The recovery remains underway. (Kevin Lamarque/Reuters)

Home values in a few states have surpassed the price peaks reached during the housing boom, but that doesn’t mean a return to the days of frothy pricing.

In March, Colorado, North Dakota, South Dakota, Texas, Wyoming and the District of Columbia exceeded their old highs, the mortgage firm CoreLogic reported Tuesday based on its own price index. Still, there’s no reason to fear a price bubble in those markets,  said Mark Fleming, the group's chief economist.

Home values in those states are reacting to improved economies in their respective regions, Fleming said. For instance, prices are doing well in Texas, Colorado and the Dakotas because significant growth in the energy business is attracting an influx of new residents to those states, just as a reliable supply of work continues to draw people to the D.C. area. There’s nothing to worry about when home prices rise in line with economic fundamentals, Fleming said.

Increased demand for homes leads to price growth, especially when the supply is tight. “You only need a little positive price appreciation and strong demographics going in your favor in those areas to surpass the prior peak,” Fleming said.  “None of those were bubble markets.”

By contrast, California and Nevada were, and prices there are rising for different reasons.

Home values in those states climbed fastest during the boom years and then crashed hardest during the crisis. They too experienced price gains in March from a year ago, with increases of 17.2 percent in California and 15.5 percent in Nevada.  But these hard-hit states also have more ground to recover.

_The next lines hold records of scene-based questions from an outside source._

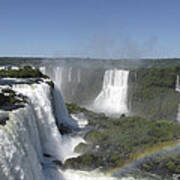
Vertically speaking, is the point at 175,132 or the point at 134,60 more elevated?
the point at 134,60

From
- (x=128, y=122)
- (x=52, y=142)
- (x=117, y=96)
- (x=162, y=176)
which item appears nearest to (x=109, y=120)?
(x=128, y=122)

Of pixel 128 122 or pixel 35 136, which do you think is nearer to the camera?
pixel 35 136

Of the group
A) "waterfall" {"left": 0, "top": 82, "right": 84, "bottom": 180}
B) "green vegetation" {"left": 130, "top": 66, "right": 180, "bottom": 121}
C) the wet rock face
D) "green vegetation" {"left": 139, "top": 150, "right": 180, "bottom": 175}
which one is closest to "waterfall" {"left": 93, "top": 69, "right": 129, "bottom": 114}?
"green vegetation" {"left": 130, "top": 66, "right": 180, "bottom": 121}

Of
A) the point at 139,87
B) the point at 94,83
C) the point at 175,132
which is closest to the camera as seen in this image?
the point at 175,132

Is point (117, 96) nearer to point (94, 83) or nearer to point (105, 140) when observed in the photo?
point (94, 83)

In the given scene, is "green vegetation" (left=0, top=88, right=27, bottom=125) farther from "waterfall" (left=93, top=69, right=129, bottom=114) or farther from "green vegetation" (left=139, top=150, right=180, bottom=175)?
"waterfall" (left=93, top=69, right=129, bottom=114)

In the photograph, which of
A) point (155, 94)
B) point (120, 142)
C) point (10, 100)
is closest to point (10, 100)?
point (10, 100)
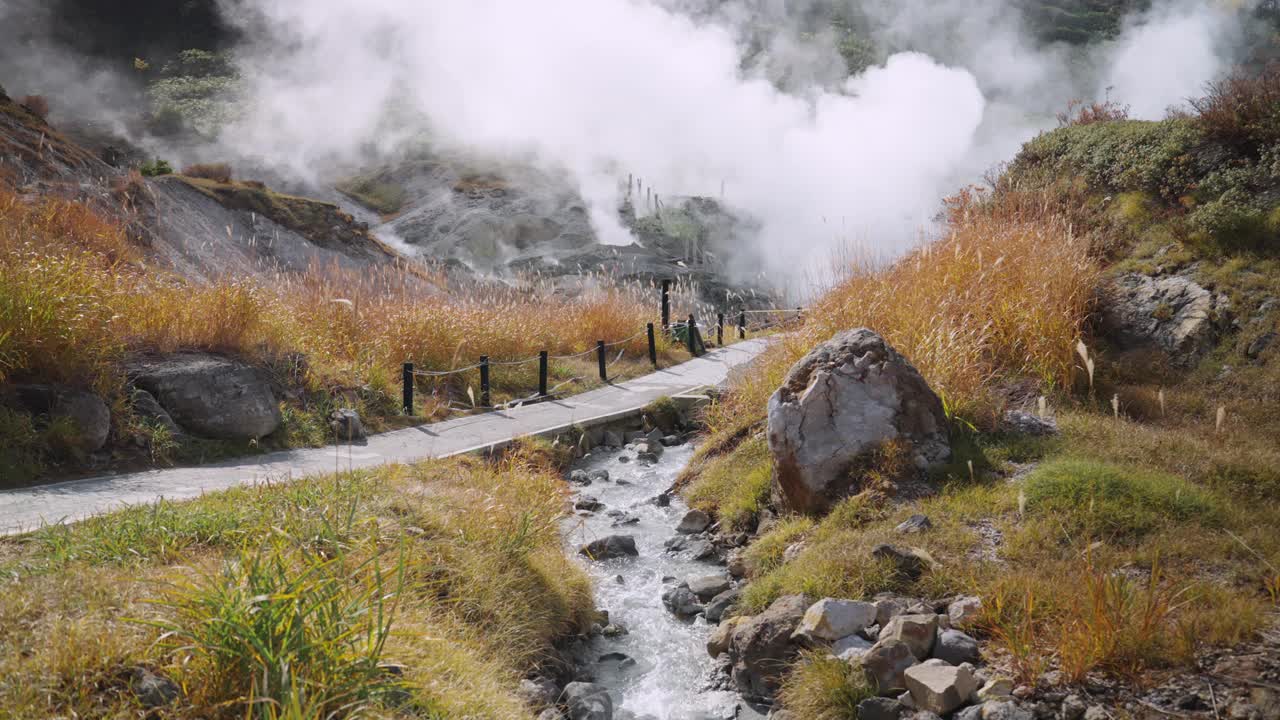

Consider that prices in Nevada declined 60 percent from peak to trough. That means a home valued at $1 million during the boom, was worth $400,000 during the bust.  Even if it’s gained 30 percent in value since then, it’s still only at just over half of what it was worth at its peak.

“In places that remain way down from their peak, there are still quite a few borrowers that are upside down,” meaning they owe more on their mortgages than their homes are worth, said Sam Khater, CoreLogic’s chief deputy economist. “Those markets still suffer from distress despite the price gains.”

Many of those states experienced extraordinary double-digit price increases during the past two years only because investors stepped in, bought distressed properties at huge discounts and helped put a bottom under the market.  But now that home prices and mortgage rates are climbing, the investors are retreating and the price gains are moderating.

CoreLogic estimates that prices will rise 6.7 percent percent in the coming year.